Building resilience testing will prepare apps to handle Apple service disruptions or use them judiciously as value additions rather than absolute dependence. This balances innovation with stability especially as apps grow in maturity.
5. Dealing with Apple’s Review/Rejection Process
Getting through Apple’s infamously stringent app review process is challenging. Random rejections or long review delays can severely impact developer teams. Hence QA processes should incorporate App Store approval readiness from initial stages.
Apple examiners check apps against 100s of guidelines covering security, performance, business models and user experience. Many criteria need interpretative testing – for example flagging “degraded” experience on older iPhones or spammy notification requests.
Quantifying these criteria early using automated checks for guideline adherence, browser compatibility, accessibility standards helps set benchmarks. Manual testing needs to cover corner cases around Apple’s isolated sandboxing rules, subscription pricing models and App Transport Security usage which often causes rejections.
Having reviewers share examples of violations with development teams closes the feedback loop. Maintaining an internal database of reasons behind prior failed submissions guides systematic test coverage for next release.
In later stages, testing requires alignment with real users to uncover issues Apple may flag as problematic during review. Crowd-sourced and beta external testing across geographies aids this. App Store Connect provides facilities to test release candidates with internal and external groups which should be exercised before final submission.
Getting testing sign-off from all facets related to App Store approval reduces rejection overheads later, though some degree of unpredictability always remains. Automating policy compliance, enabling crowd-sourced usage testing and having structured review mechanisms better equips teams to navigate App Store processes.
6. Ensuring Data & Privacy Protection
Apple places stringent standards for iOS apps to handle user data securely without compromising privacy. Apps found transmitting personal data to unauthorized servers or trying tracking usage patterns without explicit consent risk outright rejection.
Hence developers have to build comprehensive protections encompassing encrypted data transmission between app and servers, anonymized analytics collection, and encrypted local storage on devices.
Testing needs to verify the app properly informs users of data being gathered, the purposes it would be used for and get clear consent before collection. Trying to transmit any data covertly in background or “fingerprint” trackers should be intercepted during security testing flows.

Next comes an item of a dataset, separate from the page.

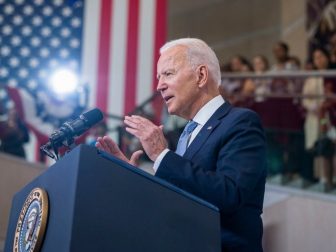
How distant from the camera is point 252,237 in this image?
1.78 meters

Functional testing needs to validate usage of platform capabilities like keys/keychain to securely store tokens, certificates or authentication secrets on the device storage isolated from apps in sandboxes. Security unit tests should inject malformed fake credentials during login to check robustness of encryption.
Non-functional testing involves tools like ssl scanners to intercept packets between device and server to flag any personal identifiable information (PII) moving in cleartext over the wire during registration and profile update transactions. Load testing at scale checks for data leaks as buffer cache gets overwhelmed.
Fuzz testing with invalid or extremely large form inputs attempts to trigger crashes during encryption routines thereby revealing logic gaps. Exploratory real-world user scenarios simulate accidental triggering of analytics events in production or users uninstalling apps without wiping local app data remnants.
Taken together, these testing methodologies spanning functional, security and privacy aspects verify an iOS app’s readiness to handle user data with requisite cautiousness per Apple’s expectations.